I am makign art for unreal engine 4 so i set quixel to that. I noticed that the roughness map generated is not greyscale on one of the things. It has color on some parts. To my understanding roughness is a greyscale value.
I know unreal has metallic, roughness, and spec slots. So i guess my question is what should be going in the spec slot and also why the non grey scale roughness texture exported out of quixel?
Replies
http://www.marmoset.co/toolbag/learn/pbr-theory
http://www.marmoset.co/toolbag/learn/pbr-practice
https://www.allegorithmic.com/pbr-guide
So again, if thats somehow a metallic texture in there somewhere too.. what part is metallic and what part is roughness? because i have multiple materials in there.. and that means some of it should be black for metallic, yet the majority of it is a bright greyscale with some sections having some red colors. SO.... yea.... to say its metallic just doesnt work for me. Cause that means ud be making rubber as metal lol. and wood as metal... the paint part has the red colors.
Also you just said that there are colors according to those links in the roughness channel. Hate to tell you.. roughness is also greyscale in your links. So your wrong. In your links roughness is called "microsurface".

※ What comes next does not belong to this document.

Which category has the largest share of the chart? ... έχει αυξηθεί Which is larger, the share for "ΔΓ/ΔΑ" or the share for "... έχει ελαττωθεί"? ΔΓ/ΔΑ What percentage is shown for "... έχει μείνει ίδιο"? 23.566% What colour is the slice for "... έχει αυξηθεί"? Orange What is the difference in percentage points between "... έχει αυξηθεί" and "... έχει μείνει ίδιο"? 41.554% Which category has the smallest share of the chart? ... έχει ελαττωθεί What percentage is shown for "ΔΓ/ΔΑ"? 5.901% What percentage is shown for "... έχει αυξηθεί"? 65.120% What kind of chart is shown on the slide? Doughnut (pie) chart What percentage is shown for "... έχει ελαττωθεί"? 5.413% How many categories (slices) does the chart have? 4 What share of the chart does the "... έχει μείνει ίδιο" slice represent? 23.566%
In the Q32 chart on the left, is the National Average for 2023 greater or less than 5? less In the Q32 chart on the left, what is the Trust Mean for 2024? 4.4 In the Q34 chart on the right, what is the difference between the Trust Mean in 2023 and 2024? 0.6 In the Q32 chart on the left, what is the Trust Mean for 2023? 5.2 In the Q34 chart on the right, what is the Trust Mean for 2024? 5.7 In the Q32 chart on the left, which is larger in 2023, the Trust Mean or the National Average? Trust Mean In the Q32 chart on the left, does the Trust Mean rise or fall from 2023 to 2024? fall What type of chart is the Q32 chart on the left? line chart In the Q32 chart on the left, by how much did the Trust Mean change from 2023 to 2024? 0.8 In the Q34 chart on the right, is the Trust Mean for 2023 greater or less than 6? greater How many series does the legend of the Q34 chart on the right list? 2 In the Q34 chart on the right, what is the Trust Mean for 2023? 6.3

You are correct, roughness maps should absolutely be grayscale. Some source materials use the same bitmap for specular masking as well as roughness for performance reasons, and since metallic specular reflections may exhibit color this color information gets loaded into the roughness channel. Thanks for spotting this -- now updating the UE4 profile (and others) so that they will ensure the output is always fully grayscale.